* Document text *
Start of Block
Back to basics might be just what you need.


----------



## Mobile Mayhem (Jul 4, 2007)

sharpobject said:


> I think for most of us, Halloween is in our blood and there's nothing we can do about it. But as far as the "decorating" - and this year being my first year for a "haunt" - I wonder if I'll ever be satisfied enough with what I've done to not worry about projects anymore. Maybe when the eyesight goes and the arthritis comes.....


Exactly!


----------



## Ms. Wicked (Nov 14, 2006)

There's lots of good insight posted here...

I think that it's important to listen to ourselves and take on the amount of decorating/work/projects that is right for us and our lifestyles. This is different for everybody!

It's easy to put too much pressure on ourselves for the next great prop, theme or scene... and if not careful, we can wind up stressed out instead of getting enjoyment from it.

Some folks seem to have never-ending energy and time. And that's fantastic!!! But others are more low key, and that's great too.

What's important is creating a great atmosphere and fun for people to enjoy, including ourselves! It doesn't matter how big or elaborate it is, it's joining in the fun. Relax and enjoy!


----------



## DeathTouch (Sep 6, 2005)

Yes but by Nov 1st I am ready to start building again.


----------



## Haunted Bayou (Feb 16, 2007)

I am actually ready for it to be over by the end of the night.
I always take everything down the next day since I have had stuff up for the entire month. Time to move on. LOL!

If you feel pressure and are not enjoying yourself, then it is time to scale back some.

I think most of us get caught up seeing what everybody else is doing. I know I want to do more when I see the fantastic ideas on here but I am not willing to work on projects all year long.... So my little garage haunt will have to do. The neighbors enjoy and look forward to it. I do my set-up the night before and the day of 10/31 so I am usually wiped by the time the ToTs show up.


----------



## GothicCandle (Mar 26, 2007)

I'm truly obsessed with halloween. I wear my halloween shirt and socks and jewelry in all months of the year and am always thinking of some prop I can make. By the time the store decides to bring out their own props I've been working on halloween for months and months. I can talk forever about halloween, there has been times I've talked so long my mouth starts to hurt lol. I never get tired of it, not in anyway.I always want to make my haunt better and better!


----------



## smileyface4u23 (Apr 1, 2008)

Systematic Chaos said:


> Take time for yourself. See some Haunted Haunts that are open in Oct. Find a corn maze to wonder through. Check into a scary book. Always remember to view Halloween on both sides. Scaring and being scared. I wish I knew other people local as passionate about Halloween as I am. Sure would keep me energized. It's hard to stay focused on something when it's only you doing it.
End of Block
* Extracted entries *
Start of Block
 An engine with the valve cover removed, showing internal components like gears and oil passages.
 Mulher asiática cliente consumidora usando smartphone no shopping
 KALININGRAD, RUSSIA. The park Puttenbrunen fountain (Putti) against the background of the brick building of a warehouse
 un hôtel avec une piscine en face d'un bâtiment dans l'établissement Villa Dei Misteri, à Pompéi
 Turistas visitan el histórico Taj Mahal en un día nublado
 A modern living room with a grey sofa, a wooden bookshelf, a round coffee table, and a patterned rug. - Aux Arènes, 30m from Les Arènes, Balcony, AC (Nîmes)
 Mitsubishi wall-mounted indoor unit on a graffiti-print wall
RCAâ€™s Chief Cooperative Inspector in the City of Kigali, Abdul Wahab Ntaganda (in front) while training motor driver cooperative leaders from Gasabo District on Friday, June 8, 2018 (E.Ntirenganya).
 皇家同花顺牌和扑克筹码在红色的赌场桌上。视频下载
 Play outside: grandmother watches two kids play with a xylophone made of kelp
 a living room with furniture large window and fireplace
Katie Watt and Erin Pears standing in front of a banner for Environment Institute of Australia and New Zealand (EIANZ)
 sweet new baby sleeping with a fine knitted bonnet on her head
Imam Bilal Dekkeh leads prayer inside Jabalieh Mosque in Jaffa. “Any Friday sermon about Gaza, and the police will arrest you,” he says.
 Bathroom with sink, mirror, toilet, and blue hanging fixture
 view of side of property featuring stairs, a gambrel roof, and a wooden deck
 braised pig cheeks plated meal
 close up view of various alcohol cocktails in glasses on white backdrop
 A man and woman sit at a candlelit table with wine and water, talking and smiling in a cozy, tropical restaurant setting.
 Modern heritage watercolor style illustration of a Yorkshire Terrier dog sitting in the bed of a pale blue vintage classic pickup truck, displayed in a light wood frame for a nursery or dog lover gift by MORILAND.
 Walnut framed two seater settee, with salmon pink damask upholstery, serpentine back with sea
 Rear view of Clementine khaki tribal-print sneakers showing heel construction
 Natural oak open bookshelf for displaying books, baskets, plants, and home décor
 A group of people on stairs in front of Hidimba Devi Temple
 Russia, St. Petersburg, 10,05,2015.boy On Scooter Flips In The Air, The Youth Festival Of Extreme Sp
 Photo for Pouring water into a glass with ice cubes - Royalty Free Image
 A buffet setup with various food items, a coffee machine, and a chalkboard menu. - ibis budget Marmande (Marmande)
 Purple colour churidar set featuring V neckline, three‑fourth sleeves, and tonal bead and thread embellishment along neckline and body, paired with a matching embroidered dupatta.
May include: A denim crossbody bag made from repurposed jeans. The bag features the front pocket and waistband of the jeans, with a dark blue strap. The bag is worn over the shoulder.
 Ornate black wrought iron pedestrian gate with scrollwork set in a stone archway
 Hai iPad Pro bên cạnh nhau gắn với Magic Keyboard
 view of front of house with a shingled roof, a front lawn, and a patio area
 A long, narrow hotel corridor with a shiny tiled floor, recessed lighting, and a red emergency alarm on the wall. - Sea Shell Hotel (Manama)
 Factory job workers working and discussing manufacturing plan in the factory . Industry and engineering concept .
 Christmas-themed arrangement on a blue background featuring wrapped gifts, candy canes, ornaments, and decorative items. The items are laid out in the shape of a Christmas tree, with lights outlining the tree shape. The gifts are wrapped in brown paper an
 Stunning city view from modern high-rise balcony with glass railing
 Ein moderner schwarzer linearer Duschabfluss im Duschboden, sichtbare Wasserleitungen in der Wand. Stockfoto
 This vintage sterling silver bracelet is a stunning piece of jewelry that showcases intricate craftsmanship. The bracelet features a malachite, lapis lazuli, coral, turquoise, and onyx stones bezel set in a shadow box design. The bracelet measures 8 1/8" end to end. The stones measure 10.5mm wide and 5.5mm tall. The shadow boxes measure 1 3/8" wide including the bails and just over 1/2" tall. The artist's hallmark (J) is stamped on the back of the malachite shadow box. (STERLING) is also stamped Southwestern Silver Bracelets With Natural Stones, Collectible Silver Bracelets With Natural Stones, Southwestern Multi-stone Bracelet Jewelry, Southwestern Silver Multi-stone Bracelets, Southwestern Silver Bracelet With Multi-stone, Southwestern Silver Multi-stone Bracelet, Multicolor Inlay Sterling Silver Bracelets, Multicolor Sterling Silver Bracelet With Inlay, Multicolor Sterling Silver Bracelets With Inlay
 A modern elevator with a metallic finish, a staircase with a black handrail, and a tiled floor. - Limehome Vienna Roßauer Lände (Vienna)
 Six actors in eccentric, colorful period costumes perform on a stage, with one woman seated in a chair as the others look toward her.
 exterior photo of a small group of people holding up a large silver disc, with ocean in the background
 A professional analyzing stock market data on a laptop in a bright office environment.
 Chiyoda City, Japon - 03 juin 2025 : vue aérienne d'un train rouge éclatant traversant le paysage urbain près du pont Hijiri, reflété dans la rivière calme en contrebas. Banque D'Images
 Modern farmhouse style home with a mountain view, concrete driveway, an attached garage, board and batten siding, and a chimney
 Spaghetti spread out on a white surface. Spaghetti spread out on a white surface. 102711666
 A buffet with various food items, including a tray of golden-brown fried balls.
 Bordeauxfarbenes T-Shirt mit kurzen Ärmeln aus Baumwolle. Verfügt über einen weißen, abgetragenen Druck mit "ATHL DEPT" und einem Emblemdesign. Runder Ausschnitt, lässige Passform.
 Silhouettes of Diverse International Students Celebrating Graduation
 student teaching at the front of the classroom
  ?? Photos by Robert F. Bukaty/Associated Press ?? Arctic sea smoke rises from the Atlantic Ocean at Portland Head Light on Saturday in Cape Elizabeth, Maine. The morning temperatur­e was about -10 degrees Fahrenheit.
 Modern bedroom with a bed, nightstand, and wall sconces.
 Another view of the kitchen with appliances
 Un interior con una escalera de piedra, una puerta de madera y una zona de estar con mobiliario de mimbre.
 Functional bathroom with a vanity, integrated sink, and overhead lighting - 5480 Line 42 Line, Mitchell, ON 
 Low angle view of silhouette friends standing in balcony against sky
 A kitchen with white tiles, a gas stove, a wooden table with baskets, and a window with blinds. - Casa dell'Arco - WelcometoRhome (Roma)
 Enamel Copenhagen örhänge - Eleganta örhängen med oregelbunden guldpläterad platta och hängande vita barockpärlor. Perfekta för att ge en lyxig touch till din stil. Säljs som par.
End of Block
* Task requirements *
1 – In the Halloween forum thread, list every username that appears as a post heading, in order, along with the date shown beside it.
2 – Transcribe the part of the Halloween forum thread that opens with the words containing "## Ms. Wicked" and closes with "different for everybody!".
3 – Continue the Halloween forum thread with the next part after its last line.

* Answers to the problems *
1 –
Mobile Mayhem (Jul 4, 2007)
Ms. Wicked (Nov 14, 2006)
DeathTouch (Sep 6, 2005)
Haunted Bayou (Feb 16, 2007)
GothicCandle (Mar 26, 2007)
smileyface4u23 (Apr 1, 2008)

2 –
## Ms. Wicked (Nov 14, 2006)

There's lots of good insight posted here...

I think that it's important to listen to ourselves and take on the amount of decorating/work/projects that is right for us and our lifestyles. This is different for everybody!

3 –
You're lucky I live in Wichita then...We've been building props for this year since about April, I think.

And, I adore a good corn maze...


----------



## turtle2778 (Jul 9, 2006)

Ill be honest. Last year YES i was ready for it to be over the whole last week of Oct. I put my first outdoor display out, was working 10-12 hours a day and some saturdays from Aug-Dec. I was building most of this using power tools for the first time. I had just moved into a new home and had no idea how to decorate the inside since the old stuff just dindt work in the new place. I was also planning a costume party and helping out at my kids school for their halloween thing. Luckily my mother came down to help with the decorating last year or Ill be honest it would have looked like crap. I had put up scene setters on teh walls and that was it. She came in and put everything out to make it look amazing. The party went well and after all the fantastic comments I got on halloween night I was jazzed to start again for next year and make it even better than last year. Im still excited so far this year, but I am alot farther ahead than I was last year. The only part Im dreading is putting it all away LOL.


----------



## Night Owl (Feb 28, 2008)

turtle2778 said:


> The only part Im dreading is putting it all away LOL.


Testify, Turtle. Testify.


----------



## Frighteners Entertainment (Jan 24, 2006)

I will want to take a vacation.

I get so tired out...My own fault, love the phone conversations from the folks ordering.
But come Nov, look forward (no phones ringing) silence.

And I do loose my voice in Oct. I guess I'm quit comical to listen to....(puberty I guess?) LOL


----------



## Lilly (Jun 13, 2006)

Not tired of it...wishing it would last more..Oct 31st (Nov 1st for me this yr )
just means I get to start making more stuff.


----------



## Beth (Sep 27, 2005)

I'm exhausted from July until the night of our Haunt. Then it is all worth while when I hear the screams emitting from the barn!!!!:devil::devil: Reenergizing!!!!!!


----------



## ededdeddy (May 16, 2007)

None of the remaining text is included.